-- THE RECORDS --

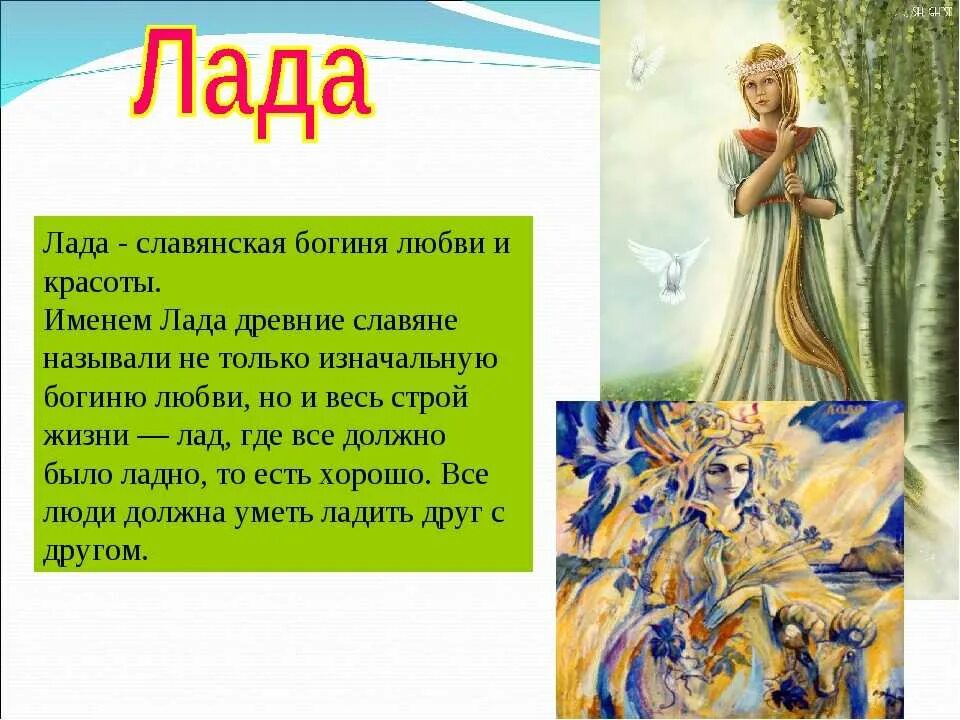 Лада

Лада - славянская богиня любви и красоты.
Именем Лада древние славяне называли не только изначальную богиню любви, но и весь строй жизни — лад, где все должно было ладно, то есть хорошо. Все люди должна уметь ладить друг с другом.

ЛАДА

...

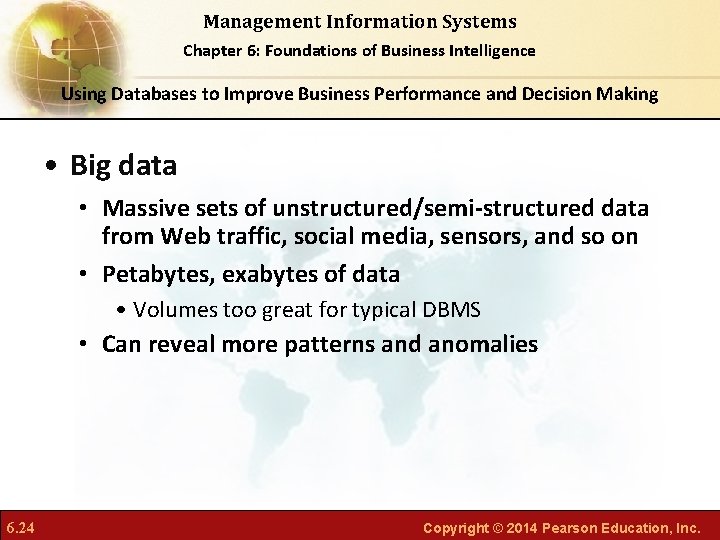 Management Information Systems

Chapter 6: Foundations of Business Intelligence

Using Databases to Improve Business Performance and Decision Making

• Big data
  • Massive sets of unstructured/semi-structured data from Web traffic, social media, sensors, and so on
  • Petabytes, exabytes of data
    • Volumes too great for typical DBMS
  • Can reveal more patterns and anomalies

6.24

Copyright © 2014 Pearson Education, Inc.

-- INSTRUCTIONS TO FOLLOW --
Over all the entries, say how many lines hold the string "Business". The reply is the number alone.

-- TASK OUTPUT --
2